2009-2015

Engineering Metabolism

To initiate the work on engineering metabolism, protocols were optimized for the introduction (‘transformation’) of genes into the indica rice variety IR64 and DNA sequences were identified that switched on genes (‘promoters’) in either mesophyll or bundle sheath cells of rice. Notably, most of the promoter sequences that activated cell-preferential gene expression in C₄ species, did not replicate that pattern in rice and so the search was long and hard. However, by 2015 a number of promoters that functioned in rice mesophyll cells had been identified and two had been identified that functioned (albeit weakly) in bundle sheath cells.
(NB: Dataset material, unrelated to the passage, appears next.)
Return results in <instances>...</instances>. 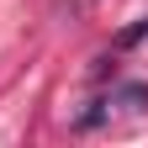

These advances allowed individual genes encoding C₄ enzymes to be introduced into IR64, with gene activation driven by the appropriate cell-specific promoter – four genes activated in the mesophyll cells and one in the bundle sheath cells. Genetic crosses began to combine the 5 C₄ genes into a single line, a process that took 7 years to complete. Fixation of carbon dioxide into C₄ acids was detected in the ‘stacked’ lines but with each of the 5 transgenes inserted into a different region of the genome, the lines were inherently complex and difficult to work with (published in 2020 see paper here). In 2014, synthetic modular cloning was therefore adopted across the consortium to facilitate the rapid generation of constructs containing multiple genes that could be inserted into a single region of the genome. Notably this required the redesign of many cloning modules. For example, commonly used fluorescent reporter proteins could not be detected above levels of autofluorescence in rice and thus modules had to be re-designed for use specifically in rice see paper here. To further speed progress, a transformation pipeline was established that exploited the rapid cycling japonica rice variety ‘Kitaake’, allowing seed to seed generation in 5 months and faster evaluation of multigene constructs. This development expanded the capacity for transformation experiments to four of the consortium labs.

Engineering Anatomy

To determine the extent to which vein spacing patterns can and/or do vary in grass leaves, large scale forward mutant screens in sorghum (C₄) and rice (C₃) (see paper here) were carried out, along with analyses of wild rice relatives see paper here. Notably, little variation was observed suggesting that neither forward genetics or natural variation was likely to deliver a C₄-like leaf anatomy. Two sorghum mutants were identified with altered vein patterning but both converted leaf blade tissue into leaf sheath rather than altering vein patterning per se (see paper here). Research therefore pivoted both to exploit new genome-wide transcriptomics approaches to identify potential regulators of leaf anatomy, and to establish a C₄ model species that could be more easily transformed than maize or sorghum. Transcriptomic analysis of genes expressed during the development of maize foliar (Kranz) and husk (no Kranz) leaves identified the first putative regulators of C₄ leaf anatomy (see paper here), and Setaria viridis was adopted as a C₄ model for mutant screens and transformation. Before investing significant time and effort into functional analyses of candidate regulators, however, it was necessary to accurately identify orthologous genes in maize, sorghum, rice and setaria. This requirement led to the development of Orthofinder software, and to a paper that has been cited over 2000 times (see paper here).